L’utilisation d’internet par les enfants et les adolescents sans contrôle représente pour eux un grand risque d’addiction d’une part, et de dérives virtuelles d’autre part. Les protagonistes de la pédocriminalité sans frontières produisent de plus en plus de photos et de vidéos avec des victimes dont la moyenne d’âge est de plus en plus basse. Lorsque l’on évoque la «pornographie infantile», nous avons tendance à penser que ce sont les mafias organisées qui alimentent les réseaux. Force est de constater que la majorité des acteurs est bien souvent un proche de la victime, contactée soit par le biais des jeux à distance ou de personnes issues de la même famille. Les infractions se multiplient : exploitation virtuelle, passage à l’acte, production, diffusion avec parfois arrangement financier ou chantage…
 

-La pédophilie et les atteintes aux personnes connaissent une constante augmentation, comment analysez-vous la situation ? 

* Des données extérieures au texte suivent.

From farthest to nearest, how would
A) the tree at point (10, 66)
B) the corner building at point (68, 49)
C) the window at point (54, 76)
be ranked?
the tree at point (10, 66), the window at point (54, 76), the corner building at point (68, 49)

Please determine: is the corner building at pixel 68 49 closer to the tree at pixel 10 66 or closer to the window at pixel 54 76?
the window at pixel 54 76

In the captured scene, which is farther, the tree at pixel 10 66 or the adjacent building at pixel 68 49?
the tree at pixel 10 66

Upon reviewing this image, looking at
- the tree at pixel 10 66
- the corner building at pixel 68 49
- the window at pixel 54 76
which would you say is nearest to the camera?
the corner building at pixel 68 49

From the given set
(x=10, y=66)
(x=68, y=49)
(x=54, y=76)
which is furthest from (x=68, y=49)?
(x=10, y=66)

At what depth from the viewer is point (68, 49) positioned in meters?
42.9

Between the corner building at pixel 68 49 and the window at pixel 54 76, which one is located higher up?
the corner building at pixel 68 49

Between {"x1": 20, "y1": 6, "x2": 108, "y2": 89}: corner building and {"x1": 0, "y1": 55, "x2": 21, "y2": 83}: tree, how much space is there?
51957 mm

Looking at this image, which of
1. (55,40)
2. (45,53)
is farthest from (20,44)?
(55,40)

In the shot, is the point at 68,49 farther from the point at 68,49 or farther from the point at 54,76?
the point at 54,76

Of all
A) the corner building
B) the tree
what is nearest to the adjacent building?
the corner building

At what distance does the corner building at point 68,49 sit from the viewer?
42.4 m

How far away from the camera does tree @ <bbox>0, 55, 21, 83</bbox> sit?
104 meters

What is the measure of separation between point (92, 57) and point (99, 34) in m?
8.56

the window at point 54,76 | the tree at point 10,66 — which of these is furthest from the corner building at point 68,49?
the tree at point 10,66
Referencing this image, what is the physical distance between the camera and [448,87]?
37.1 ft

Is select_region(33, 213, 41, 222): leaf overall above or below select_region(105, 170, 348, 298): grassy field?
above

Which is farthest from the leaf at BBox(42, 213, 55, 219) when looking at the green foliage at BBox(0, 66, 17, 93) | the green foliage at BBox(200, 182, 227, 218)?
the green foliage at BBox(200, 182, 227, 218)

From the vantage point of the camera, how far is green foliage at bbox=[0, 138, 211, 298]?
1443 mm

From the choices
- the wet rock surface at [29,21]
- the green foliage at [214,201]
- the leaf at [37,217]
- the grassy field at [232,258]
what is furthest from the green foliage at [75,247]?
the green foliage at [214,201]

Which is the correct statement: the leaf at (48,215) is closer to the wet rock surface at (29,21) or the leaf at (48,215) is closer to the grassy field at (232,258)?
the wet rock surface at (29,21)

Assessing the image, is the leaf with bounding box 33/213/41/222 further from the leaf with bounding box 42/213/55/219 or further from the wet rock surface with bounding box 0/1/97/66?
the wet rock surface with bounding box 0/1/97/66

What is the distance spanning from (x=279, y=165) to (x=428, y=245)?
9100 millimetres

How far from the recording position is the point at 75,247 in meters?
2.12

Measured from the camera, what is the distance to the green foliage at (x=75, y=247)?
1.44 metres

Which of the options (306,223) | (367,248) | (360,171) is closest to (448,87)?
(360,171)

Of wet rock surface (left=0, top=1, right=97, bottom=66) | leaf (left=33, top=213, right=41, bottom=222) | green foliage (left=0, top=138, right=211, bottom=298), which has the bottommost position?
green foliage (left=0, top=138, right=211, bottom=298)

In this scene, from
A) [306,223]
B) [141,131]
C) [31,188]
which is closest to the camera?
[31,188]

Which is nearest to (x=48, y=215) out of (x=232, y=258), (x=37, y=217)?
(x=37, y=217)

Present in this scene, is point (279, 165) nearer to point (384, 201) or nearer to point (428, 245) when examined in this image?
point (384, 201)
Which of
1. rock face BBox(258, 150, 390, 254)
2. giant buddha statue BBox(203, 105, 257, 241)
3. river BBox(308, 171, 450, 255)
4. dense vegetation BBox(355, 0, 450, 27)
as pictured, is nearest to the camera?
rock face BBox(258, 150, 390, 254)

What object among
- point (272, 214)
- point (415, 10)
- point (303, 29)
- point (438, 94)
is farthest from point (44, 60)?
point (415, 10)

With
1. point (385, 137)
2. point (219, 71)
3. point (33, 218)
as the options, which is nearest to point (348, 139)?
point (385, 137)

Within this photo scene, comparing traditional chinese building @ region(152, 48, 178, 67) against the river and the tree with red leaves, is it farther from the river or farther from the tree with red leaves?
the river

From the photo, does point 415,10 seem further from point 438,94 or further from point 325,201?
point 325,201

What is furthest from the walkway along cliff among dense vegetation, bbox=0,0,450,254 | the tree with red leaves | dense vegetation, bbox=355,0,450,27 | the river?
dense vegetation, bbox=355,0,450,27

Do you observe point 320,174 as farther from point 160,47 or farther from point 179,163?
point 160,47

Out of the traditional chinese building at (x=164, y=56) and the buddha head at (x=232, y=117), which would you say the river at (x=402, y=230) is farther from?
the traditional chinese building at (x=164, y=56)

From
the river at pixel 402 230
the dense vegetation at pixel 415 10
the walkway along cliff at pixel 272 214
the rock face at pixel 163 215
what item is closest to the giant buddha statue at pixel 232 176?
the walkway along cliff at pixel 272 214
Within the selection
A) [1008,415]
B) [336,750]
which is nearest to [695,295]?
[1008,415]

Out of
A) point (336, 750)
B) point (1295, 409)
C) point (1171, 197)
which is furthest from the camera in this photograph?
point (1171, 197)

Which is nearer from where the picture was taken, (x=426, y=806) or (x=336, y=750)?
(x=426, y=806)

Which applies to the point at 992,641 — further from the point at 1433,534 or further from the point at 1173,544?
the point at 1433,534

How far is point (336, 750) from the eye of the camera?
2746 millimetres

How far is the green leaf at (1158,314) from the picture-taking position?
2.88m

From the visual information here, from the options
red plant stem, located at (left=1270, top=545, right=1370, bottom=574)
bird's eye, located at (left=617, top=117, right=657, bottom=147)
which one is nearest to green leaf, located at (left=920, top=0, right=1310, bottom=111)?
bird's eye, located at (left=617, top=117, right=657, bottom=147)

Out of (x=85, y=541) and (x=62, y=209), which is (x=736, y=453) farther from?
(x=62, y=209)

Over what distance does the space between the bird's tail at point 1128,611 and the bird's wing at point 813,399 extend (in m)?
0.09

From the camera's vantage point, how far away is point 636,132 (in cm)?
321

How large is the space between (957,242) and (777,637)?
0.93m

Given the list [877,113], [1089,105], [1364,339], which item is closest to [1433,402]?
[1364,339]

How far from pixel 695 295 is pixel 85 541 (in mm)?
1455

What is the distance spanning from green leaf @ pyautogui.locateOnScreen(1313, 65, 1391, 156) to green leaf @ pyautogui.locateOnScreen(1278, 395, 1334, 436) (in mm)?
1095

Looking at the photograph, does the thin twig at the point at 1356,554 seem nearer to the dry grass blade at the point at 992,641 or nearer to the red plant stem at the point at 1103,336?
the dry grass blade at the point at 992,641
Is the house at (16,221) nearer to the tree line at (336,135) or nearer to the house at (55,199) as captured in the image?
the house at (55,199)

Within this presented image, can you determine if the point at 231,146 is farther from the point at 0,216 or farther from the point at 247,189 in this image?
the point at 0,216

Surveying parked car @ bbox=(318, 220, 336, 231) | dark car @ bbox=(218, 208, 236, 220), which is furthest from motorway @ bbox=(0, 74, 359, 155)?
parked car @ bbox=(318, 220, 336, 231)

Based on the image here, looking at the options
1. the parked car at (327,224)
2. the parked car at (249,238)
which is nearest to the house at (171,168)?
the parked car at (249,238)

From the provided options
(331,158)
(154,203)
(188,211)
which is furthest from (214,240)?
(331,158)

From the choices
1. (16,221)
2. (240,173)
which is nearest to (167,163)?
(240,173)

Juste un éclairage sur le terme pédophilie. La pédophilie désigne une attirance sexuelle ou amoureuse figée et fixée inclinée vers les enfants prépubères. Un pédophile n’est pas forcément un agresseur. Les crimes sexuels ne sont pas exclusifs aux pédophiles. Un grand nombre de délinquants sexuels condamnés ne sont pas pédophiles en termes étymologique. Beaucoup d’auteurs passent à l’acte par défaut ou par manque de contrôle. 

-Comment assurer la protection des enfants et des jeunes adolescents qui sont souvent addicts à internet ? 

Nous sommes face à un nouvel inconnu sans visage et encore plus dangereux dans la mesure où il réussit à pénétrer dans l’intimité des enfants à l’insu de leur parents ou proches sans se montrer. Malheureusement, ces mineurs qui sont les proies des prédateurs maîtrisent souvent et paradoxalement internet mieux que leurs aînés et particulièrement les parents. Les utilisateurs d’internet sont de plus en plus précoces, et par conséquent le danger est de plus en plus grand. Il faut commencer par la vulgarisation du sujet et le dialogue avec les enfants avec les mots adaptés à chaque âge. 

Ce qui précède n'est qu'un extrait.